In this paper, we focus on the role and impact of health information technology in general and biomedical imaging in particular in present-day clinical practice of physicians.
According to Deloitte in its annual Survey of U.S. Physicians (2014), health care reforms, health plans and consumers are the key market forces that speed up awareness and adoption of health information technologies (HIT) in medical practice. Technology has transformed the delivery of health care systems around the world. HIT in its many forms has proved to be the cornerstone of that transformation. Among the variety of forms of HIT are electronic health records (EHR), patient support tools, fuzzy medical technologies and mobile health technologies. According to the Deloitte Survey, physician interest in HIT especially mobile health (mHealth) technologies, Meaningful Use (MU) and EHR, is strong and the most cited benefit is access to clinical information. 9 out of 10 physicians are interested in mHealth technology and say that it has clinical value. Deloitte (2014) profiles the 1 in 10 disinterested physicians to be older, established their clinical practice the longest and are solo or independent practitioners.
Benefits of HIT
Among the chief reasons for the adoption of HIT in clinical practice is that it increases patient safety, result to better patient outcomes and decrease medical cost that leads to savings of millions of dollars.
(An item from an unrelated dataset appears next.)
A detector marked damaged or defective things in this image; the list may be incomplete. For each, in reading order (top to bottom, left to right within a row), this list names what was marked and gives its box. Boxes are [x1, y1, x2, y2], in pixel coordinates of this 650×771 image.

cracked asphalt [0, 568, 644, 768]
At the clinical level, decision-making in the treatment and management of patients and their diseases is greatly aided with HIT. For example, research undertaken by Per Gesteland, M.D. (2010) for the University of Utah has sought to tap a population health repository and decision support tools in order to provide timely and accessible information about the local incidence of common respiratory viruses. The research developed Germ Watch which is a reporting system for pediatric respiratory infections that imports data from all Intermountain Healthcare (affiliate of University of Utah School of Medicine) system practices. Accordingly, the reports display pathogen-specific data presented in graphs on the Web site with a user interface to select for age ranges, pathogens and regions. The idea behind the research project was to refine this system and further integrate it into clinical workflow. Clearly, there is greater push to integrate web systems and computer-based technologies and enhance HIT insofar as clinical practice is concerned. The central idea behind the use of HIT is knowledge generation and creation while the strategic goal is to develop and spread HIT evidence and evidence-based tools to improve health care decision-making through the use of integrated data and knowledge management (AHRQ, 2010).
Several arguments are in favor of EHR. EHRs, defined as electronic record of patient health information generated in any care delivery setting, contain information on patient demographics, progress notes, problems, medications, vital signs, past medical history, immunizations, laboratory data, and radiology reports (Menachemi and Collum, 2011). Among the basic benefits associated with EHRs include easy access to computerized records and the elimination of poor penmanship in medical charts. EHR systems have three particular functionalities viewed to hold great promise in improving the quality of care and reducing costs at the health care system level: clinical decision support (CDS) tools, computerized physician order entry (CPOE) systems, and health information exchange (HIE). These are among the requirements of the “meaningful use” criteria set forth in the HITECH Act of 2009 (Menachemi and Collum, 2011).
EHR-based tools allow practitioners access to patient information and patient care that enable them to better adapt their practice workflow in managing their patients’ conditions.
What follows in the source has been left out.